TRECHO SELECIONADO =
========================================
16. Iluminação e Sombreamento

Vimos nas aulas passadas como criar e manipular formas de objetos bi e tridimensionais associando uma cor sólida para cada vértice.

Agora vamos estudar iluminação, mais um elemento muito importante para dar maior realismo às imagens geradas por computador e o efeito de sombreamento causado pela luz ao interagir com as superfícies dos objetos.

Esse tópico também marca uma mudança de foco no tratamento do problema de renderização. Até aqui tratamos basicamente de questões matemáticas e computacionais para representar e manipular formas em duas e três dimensões usando elementos geométricos primitivos como pontos, linhas e polígonos. A cor foi simplificada para um array RGB ou RGBA. Agora vamos entender um pouco melhor como a luz interage com os objetos afetando a cor que percebemos. Para isso, vamos introduzir alguns elementos da física sobre luz e cor.

16.1. Modelos de iluminação global e local

O que “vemos” é uma função da luz que entra em nossos olhos. As fontes de luz geram energia, que podemos pensar como sendo compostas de pacotes extremamente pequenos de energia, chamados fótons. Os fótons são refletidos e transmitidos de várias maneiras por todo o ambiente. Eles se chocam e podem ser refletidos por várias superfícies, podendo ser espalhados por outros elementos da cena como fumaça ou poeira no ar. Eventualmente, alguns fótons entram em nosso olho e estimulam nossa retina. Percebemos a combinação resultante desses fótons, cada um com um nível diferente de energia, como uma cor. Quanto mais precisamente pudermos simular esse processo físico, mais realista será a iluminação no desenho produzido pelo computador. Infelizmente, os computadores ainda não são rápidos o suficiente para produzir uma simulação verdadeiramente realista de reflexões indiretas em tempo real e, portanto, teremos que nos contentar com aproximações muito mais simples (embora isso possa mudar rapidamente, com a introdução de placas gráficas capazes de renderizar imagens por ray tracing em tempo real).
========================================
DADOS FORNECIDOS =
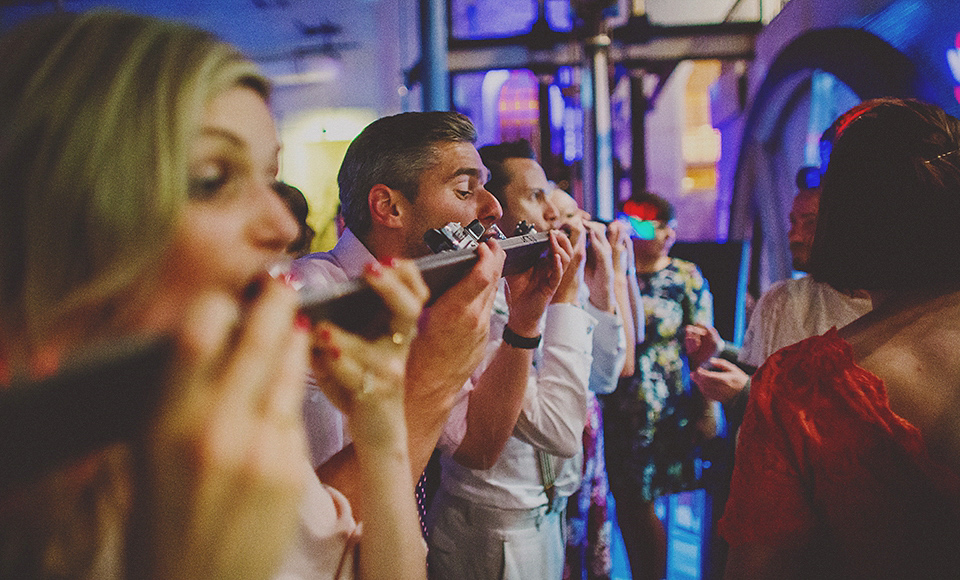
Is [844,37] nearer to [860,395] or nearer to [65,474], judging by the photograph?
========================================
TAREFAS A REALIZAR =
a) Transcreva do trecho sobre iluminação a parte que começa em "Esse tópico também" e termina em "sobre luz e cor.".
b) Com base no trecho sobre iluminação, responda:
(i) A que estrutura a cor foi simplificada até aqui?
(ii) Que nome recebem os pacotes extremamente pequenos de energia gerados pelas fontes de luz?
(iii) Que elementos da cena podem espalhar os fótons?
O material fornecido não é necessário para a resolução.

RESPOSTAS POR TAREFA =
a)
Esse tópico também marca uma mudança de foco no tratamento do problema de renderização. Até aqui tratamos basicamente de questões matemáticas e computacionais para representar e manipular formas em duas e três dimensões usando elementos geométricos primitivos como pontos, linhas e polígonos. A cor foi simplificada para um array RGB ou RGBA. Agora vamos entender um pouco melhor como a luz interage com os objetos afetando a cor que percebemos. Para isso, vamos introduzir alguns elementos da física sobre luz e cor.

b)
(i) Um array RGB ou RGBA.
(ii) Fótons.
(iii) Fumaça ou poeira no ar.